** BEGIN GIVEN DATA **

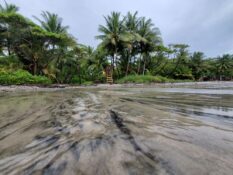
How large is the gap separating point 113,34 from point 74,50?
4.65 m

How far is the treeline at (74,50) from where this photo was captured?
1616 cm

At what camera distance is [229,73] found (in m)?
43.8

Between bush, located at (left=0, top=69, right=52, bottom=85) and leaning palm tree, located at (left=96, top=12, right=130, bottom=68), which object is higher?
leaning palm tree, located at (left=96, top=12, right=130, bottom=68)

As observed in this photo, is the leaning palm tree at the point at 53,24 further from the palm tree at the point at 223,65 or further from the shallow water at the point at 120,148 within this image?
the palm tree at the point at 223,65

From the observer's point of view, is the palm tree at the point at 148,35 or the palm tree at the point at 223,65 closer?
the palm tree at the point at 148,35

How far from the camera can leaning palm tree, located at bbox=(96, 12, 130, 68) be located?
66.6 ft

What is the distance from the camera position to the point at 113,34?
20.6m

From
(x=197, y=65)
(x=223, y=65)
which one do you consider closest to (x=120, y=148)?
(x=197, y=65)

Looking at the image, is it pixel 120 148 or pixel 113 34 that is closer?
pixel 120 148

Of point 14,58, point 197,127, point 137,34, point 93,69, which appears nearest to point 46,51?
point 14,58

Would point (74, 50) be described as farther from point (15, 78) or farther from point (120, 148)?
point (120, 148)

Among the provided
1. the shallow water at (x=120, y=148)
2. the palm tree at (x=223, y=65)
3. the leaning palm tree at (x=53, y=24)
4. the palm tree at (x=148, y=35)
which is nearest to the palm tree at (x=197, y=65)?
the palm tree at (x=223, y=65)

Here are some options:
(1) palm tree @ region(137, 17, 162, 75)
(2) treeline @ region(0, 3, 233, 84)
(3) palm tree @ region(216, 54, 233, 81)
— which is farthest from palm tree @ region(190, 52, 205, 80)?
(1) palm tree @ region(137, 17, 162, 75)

** END GIVEN DATA **
** BEGIN GIVEN DATA **

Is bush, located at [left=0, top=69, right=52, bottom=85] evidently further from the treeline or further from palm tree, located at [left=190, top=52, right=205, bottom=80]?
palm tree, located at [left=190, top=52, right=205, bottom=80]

** END GIVEN DATA **

**EXERCISE DESCRIPTION**
Collect every line of the records above that contains the string "leaning", and copy each one in full.

**SOLUTION BELOW**
Between bush, located at (left=0, top=69, right=52, bottom=85) and leaning palm tree, located at (left=96, top=12, right=130, bottom=68), which object is higher?
leaning palm tree, located at (left=96, top=12, right=130, bottom=68)
As observed in this photo, is the leaning palm tree at the point at 53,24 further from the palm tree at the point at 223,65 or further from the shallow water at the point at 120,148 within this image?
How far from the camera can leaning palm tree, located at bbox=(96, 12, 130, 68) be located?
3. the leaning palm tree at (x=53, y=24)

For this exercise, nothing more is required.